Iraqi special forces have begun an assault into more urban neighborhoods of Mosul from its easternmost district in their latest push to drive Daesh terrorists from the city.
Troops recaptured six districts of eastern Mosul on Friday, expanding the army's foothold in the Daesh stronghold, a military statement said.
They took over the neighborhoods of Malayeen, Samah, Khadra, Karkukli, Quds and Karama, inflicting heavy losses on the Takfiri militants and raising the Iraqi flag over buildings, it added.
The advance began near the recently-recaptured Gogjali and Karama neighborhoods, with the commander of the special forces saying they had gained a foothold in the city quicker than expected.
"Instead of the days we had set aside for these battles, they ended in just a few hours," Lieutenant-General Abdul Ghani al-Assadi said.
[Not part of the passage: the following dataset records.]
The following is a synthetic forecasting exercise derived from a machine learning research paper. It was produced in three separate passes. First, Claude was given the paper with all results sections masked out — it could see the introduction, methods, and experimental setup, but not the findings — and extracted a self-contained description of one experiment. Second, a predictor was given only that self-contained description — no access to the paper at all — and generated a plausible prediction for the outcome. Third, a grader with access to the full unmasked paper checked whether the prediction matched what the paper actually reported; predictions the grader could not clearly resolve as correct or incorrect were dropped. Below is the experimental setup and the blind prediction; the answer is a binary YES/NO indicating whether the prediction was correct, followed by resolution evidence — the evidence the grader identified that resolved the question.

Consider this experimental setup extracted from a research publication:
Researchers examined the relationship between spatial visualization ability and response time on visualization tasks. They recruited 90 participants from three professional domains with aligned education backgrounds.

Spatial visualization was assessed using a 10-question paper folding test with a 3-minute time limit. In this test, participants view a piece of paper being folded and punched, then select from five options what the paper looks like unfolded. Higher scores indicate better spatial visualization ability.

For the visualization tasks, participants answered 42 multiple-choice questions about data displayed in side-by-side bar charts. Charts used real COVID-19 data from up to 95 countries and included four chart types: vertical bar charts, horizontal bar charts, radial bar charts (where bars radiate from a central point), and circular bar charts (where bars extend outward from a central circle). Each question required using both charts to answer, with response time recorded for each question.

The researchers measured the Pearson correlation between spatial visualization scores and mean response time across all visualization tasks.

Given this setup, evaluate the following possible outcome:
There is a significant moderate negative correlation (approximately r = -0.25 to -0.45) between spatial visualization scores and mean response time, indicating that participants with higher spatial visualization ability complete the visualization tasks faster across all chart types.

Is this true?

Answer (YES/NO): YES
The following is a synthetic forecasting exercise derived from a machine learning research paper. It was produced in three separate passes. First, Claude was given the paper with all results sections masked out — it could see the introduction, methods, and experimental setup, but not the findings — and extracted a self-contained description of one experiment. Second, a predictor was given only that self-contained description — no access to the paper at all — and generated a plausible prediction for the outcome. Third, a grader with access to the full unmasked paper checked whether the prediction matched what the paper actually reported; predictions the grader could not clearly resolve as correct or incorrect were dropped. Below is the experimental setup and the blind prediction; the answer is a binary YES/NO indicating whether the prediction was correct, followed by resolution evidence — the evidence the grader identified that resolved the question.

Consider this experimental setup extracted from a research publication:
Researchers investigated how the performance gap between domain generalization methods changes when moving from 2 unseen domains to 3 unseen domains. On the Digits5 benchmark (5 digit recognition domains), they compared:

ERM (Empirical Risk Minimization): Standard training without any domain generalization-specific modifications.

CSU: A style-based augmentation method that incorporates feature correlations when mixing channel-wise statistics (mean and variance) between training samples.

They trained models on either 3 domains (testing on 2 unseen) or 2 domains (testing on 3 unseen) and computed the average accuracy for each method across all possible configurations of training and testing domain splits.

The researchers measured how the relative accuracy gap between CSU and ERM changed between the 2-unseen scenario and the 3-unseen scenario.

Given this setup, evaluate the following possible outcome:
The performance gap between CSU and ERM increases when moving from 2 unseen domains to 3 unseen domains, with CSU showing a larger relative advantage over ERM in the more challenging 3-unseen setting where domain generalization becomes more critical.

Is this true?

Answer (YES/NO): YES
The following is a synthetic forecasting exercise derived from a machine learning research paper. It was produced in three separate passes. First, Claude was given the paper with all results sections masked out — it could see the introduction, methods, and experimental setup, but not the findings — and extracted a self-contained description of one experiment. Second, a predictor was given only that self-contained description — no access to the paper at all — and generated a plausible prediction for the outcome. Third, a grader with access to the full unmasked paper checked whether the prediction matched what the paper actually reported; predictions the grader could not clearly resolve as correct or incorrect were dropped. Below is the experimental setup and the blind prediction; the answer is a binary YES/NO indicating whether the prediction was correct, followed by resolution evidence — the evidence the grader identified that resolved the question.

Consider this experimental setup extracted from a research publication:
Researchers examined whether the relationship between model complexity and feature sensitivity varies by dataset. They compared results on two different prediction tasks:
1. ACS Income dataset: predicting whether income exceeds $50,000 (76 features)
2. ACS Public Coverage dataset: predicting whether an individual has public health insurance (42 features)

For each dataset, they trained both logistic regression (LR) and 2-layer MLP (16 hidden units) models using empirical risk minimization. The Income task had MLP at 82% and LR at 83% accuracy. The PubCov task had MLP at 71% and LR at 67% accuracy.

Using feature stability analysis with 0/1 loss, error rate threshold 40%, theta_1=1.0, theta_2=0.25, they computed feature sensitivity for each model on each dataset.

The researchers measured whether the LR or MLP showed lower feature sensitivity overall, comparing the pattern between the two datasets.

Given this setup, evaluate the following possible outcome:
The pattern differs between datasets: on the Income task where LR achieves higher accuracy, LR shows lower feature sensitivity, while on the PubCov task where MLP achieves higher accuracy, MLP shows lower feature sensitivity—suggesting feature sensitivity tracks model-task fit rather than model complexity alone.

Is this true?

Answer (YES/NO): YES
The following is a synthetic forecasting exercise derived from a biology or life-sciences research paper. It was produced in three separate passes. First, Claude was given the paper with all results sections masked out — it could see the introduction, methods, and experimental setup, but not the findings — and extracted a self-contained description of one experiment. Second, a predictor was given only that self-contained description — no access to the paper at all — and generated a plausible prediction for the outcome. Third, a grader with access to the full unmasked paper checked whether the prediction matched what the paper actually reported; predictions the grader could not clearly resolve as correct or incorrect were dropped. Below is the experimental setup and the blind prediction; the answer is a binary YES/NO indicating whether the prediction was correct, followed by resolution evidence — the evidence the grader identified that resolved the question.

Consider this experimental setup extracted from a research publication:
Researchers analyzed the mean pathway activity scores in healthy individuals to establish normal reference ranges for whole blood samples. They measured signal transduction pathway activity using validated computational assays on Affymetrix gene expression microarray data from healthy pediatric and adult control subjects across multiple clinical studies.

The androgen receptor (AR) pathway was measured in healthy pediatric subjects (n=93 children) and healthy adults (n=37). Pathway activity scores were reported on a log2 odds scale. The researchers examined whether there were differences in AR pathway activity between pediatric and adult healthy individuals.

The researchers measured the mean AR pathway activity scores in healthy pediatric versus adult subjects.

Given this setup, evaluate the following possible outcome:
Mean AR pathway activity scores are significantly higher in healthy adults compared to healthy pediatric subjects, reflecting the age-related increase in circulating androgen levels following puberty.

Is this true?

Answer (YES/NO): NO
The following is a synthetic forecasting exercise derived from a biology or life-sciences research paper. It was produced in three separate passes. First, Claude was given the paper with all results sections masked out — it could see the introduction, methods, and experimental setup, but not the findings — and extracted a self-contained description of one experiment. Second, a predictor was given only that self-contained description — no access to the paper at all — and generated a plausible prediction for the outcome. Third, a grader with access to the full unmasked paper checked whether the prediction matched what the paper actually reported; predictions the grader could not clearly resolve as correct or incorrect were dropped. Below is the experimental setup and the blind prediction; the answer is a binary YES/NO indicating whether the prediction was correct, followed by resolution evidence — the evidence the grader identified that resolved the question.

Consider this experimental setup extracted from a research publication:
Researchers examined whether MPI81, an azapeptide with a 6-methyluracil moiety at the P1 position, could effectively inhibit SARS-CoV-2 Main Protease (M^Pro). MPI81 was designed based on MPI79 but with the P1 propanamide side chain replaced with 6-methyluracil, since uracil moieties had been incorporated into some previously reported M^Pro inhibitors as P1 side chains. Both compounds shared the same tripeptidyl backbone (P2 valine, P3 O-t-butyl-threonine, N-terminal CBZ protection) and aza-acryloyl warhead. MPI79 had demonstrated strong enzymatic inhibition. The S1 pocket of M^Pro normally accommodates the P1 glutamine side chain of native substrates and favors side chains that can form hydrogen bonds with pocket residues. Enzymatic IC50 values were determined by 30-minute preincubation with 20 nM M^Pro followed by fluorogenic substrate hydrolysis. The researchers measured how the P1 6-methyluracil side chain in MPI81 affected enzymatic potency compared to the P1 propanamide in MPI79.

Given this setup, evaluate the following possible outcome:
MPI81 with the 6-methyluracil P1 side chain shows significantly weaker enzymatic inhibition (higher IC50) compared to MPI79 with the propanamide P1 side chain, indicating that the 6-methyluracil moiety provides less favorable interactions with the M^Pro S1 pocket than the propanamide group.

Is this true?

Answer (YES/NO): YES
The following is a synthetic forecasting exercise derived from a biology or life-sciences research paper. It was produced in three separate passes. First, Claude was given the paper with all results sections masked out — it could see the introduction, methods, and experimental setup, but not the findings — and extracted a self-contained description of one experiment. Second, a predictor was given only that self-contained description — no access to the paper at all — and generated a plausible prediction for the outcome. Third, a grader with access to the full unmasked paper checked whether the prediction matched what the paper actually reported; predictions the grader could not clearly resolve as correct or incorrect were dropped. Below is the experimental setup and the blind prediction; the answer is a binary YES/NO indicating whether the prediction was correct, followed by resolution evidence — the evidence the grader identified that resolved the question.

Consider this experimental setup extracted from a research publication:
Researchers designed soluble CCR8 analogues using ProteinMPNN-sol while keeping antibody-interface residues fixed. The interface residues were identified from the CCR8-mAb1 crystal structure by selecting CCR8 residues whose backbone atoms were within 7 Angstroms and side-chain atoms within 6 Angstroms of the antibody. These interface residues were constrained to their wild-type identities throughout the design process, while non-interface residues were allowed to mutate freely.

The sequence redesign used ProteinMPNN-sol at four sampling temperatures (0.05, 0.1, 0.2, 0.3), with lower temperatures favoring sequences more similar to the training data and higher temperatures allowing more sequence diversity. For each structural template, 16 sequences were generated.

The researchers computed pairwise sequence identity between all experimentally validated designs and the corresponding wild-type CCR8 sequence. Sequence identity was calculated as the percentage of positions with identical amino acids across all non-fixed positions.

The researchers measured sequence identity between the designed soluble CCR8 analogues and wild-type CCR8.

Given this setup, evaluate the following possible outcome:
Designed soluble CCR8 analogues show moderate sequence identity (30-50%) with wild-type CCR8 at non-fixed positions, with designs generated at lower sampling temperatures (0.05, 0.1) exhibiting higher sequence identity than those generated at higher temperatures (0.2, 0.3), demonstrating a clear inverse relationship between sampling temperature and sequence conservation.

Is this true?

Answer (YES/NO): NO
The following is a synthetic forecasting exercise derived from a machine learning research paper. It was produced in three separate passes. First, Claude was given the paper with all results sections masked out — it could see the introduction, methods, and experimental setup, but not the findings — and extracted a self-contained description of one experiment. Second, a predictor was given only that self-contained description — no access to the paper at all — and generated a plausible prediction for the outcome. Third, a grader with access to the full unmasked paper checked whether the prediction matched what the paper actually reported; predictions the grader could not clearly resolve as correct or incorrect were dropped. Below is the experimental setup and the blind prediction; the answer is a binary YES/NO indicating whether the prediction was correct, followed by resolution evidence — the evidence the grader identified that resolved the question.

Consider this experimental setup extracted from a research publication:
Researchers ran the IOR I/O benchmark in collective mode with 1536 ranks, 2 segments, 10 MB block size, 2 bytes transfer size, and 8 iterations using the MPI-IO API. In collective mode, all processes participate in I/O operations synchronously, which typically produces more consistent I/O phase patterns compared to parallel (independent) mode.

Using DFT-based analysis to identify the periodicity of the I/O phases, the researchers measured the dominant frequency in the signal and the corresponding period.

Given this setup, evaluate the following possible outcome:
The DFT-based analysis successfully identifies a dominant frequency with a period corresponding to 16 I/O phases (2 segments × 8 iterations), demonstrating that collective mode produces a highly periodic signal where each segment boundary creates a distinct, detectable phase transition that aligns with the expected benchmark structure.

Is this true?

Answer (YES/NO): NO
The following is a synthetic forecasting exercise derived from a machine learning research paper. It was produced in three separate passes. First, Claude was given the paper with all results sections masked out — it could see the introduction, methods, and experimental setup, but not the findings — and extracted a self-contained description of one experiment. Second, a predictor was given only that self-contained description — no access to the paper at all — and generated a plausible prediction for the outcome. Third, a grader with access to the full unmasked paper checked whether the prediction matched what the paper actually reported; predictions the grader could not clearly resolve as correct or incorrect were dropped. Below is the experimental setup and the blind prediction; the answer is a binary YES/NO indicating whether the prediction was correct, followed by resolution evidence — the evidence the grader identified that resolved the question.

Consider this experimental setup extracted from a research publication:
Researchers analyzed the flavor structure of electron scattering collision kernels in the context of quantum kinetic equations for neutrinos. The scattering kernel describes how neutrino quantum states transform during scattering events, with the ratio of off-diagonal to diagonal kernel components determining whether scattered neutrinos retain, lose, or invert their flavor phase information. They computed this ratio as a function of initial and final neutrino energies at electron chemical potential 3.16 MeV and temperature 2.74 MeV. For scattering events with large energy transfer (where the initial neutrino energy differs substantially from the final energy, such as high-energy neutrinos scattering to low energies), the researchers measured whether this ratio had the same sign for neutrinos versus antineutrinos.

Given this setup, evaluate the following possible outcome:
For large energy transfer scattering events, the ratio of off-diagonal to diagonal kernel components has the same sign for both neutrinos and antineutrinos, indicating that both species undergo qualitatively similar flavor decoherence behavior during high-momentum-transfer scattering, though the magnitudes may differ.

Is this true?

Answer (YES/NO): NO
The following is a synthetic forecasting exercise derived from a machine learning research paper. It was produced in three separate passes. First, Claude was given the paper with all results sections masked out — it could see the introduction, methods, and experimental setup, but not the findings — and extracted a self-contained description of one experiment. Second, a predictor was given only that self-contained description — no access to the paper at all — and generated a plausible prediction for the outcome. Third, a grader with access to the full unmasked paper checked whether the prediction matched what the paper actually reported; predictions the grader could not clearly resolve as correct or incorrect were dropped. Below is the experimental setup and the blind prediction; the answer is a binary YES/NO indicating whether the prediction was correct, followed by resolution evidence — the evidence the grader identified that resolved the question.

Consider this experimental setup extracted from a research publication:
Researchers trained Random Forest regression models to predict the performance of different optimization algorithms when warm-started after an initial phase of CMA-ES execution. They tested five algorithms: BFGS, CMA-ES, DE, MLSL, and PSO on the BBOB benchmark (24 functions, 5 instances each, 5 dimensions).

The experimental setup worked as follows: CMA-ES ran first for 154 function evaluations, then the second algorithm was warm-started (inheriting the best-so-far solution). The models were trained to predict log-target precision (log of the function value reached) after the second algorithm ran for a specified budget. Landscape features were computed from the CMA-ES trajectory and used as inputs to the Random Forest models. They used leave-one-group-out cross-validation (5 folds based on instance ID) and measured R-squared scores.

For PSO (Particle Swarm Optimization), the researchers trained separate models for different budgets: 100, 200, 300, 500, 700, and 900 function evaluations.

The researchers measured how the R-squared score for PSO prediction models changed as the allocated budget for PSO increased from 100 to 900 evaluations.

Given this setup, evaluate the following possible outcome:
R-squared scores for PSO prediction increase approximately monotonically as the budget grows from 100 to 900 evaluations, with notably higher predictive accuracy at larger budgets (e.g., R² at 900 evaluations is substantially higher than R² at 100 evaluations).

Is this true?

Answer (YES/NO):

A UN human rights spokeswoman said Daesh had transported 1,600 people from the town of Hammam al-Alil to Tal Afar near Mosul and reportedly told them they may be taken to Syria.
Daesh terrorists also launched one of their diversionary strikes, taking over a mosque and several houses in the town of Shirqat south of Mosul and killing seven soldiers and volunteer fighters.
Police said the Takfiri terrorists crossed from the eastern side of the Tigris river into the town at 3 a.m., taking over al-Ba'aja mosque and spreading out into alleyways.
Security forces declared a curfew in the town and said reinforcements from the Hashd al-Sha'abi forces were being sent to Shirqat.
Special forces breached the eastern boundary of Mosul earlier this week but since then they have not made significant headway deeper into the city.
The western side of the city remains largely open to a vast desert leading to Syria, which Daesh terrorists are still able to access in small numbers.
On Thursday, the commander of Iraq's largest volunteer force said his fighters were about to cut off the western supply route used by Daesh out of Mosul.
"Today, God willing, is the completion of the first stage of the Hashd operations - that is cutting the supply route of the enemy between Tal Afar and the Muhalabiya district, reaching to Mosul," Hadi al-Ameri said.
Iraqi troops managed to enter Mosul's limits on Tuesday for the first time since 2014, when Daesh began its terror campaign in northern and western Iraq.
Other Iraqi forces are also advancing on the city from multiple directions, but the eastern front has seen the quickest gains in an offensive launched less than three weeks ago.
Advances have been slower to the south, with government troops still 35 kilometers away, although they seized a handful of villages late last week.
Troops are now gearing up for urban warfare expected to take weeks, if not months, as they work their way neighborhood by neighborhood, going through a warren of dense buildings prone to booby traps and ambushes.
“The city is well defended and the fight is brutal. We were expecting this and that's what happened,” said Mustafa Mudhfar from Iraqi Special Operations Forces.
Daesh ringleader Ibrahim al-Samarrai, who goes by his nom de guerre as Abu Bakr al-Baghdadi, urged his terrorists to fight on.
“Do not retreat … Holding your ground with honor is a thousand times easier than retreating in shame,” he said in an unverified audio recording released on the Internet by his supporters on Thursday.
Prime Minister Haider al-Abadi said the militants had to choose between surrender and death as he vowed that Mosul would return to Iraqi control by year-end.